**Given text:**

================================

Villa Elisabeth is a small Corsican family house with a great view overlooking the Mediterranean sea and the island of Elba. But it’s also an artist’s house, inspired by its owner, the sculptor Marie-Pierre Germain-Fortini. When she’s not in the Italian town of Carrara, where she has a studio and creates figures in white marble inspired by sensuality, she’s working at Villa Elisabeth. Her sculptures are an invitation to tenderness, a travel into sensibility. Here, at Villa Elisabeth, wild nature and a delicate culture shape a quiet retreat.
Marie-Pierre Germain-Fortini, Villa Elisabeth is your family house, the place where you live with your books, objects from your ancestors, paintings, sculptures… Is not it too personal for your guests?
Marie-Pierre Germain-Fortini: “Not at all. It’s my house, and my guests respect this place like I do. I think they feel something and they move around here as they would in their own property. They go to the library to read a book, to the living room for a while to chat, and of course, to the pool for the view. Especially guests from BoutiqueHomes. They are well educated and interested in art and creativity, in history too…. They speak with me…
“You know what? Guests from BoutiqueHomes are very easygoing. This why I receive them like I receive my friends and family. They immediately understand the way I live, and I think it’s due to the house.”
Can you explain?

================================

**Data segment:**

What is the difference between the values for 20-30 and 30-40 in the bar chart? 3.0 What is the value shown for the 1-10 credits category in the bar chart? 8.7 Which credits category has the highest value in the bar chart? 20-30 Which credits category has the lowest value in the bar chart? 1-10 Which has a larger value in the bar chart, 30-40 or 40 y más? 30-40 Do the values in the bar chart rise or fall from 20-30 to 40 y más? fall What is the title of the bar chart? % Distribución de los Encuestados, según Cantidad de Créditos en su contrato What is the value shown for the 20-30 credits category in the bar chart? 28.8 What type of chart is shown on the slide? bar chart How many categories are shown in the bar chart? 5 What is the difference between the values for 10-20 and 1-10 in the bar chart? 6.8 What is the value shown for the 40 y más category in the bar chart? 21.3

================================

**Description of the task:**
From the Villa Elisabeth text above, reproduce word for word the part that begins with the words "Marie-Pierre Germain-Fortini, Villa" and ends with "for your guests?".

**Response to the exercise:**
Marie-Pierre Germain-Fortini, Villa Elisabeth is your family house, the place where you live with your books, objects from your ancestors, paintings, sculptures… Is not it too personal for your guests?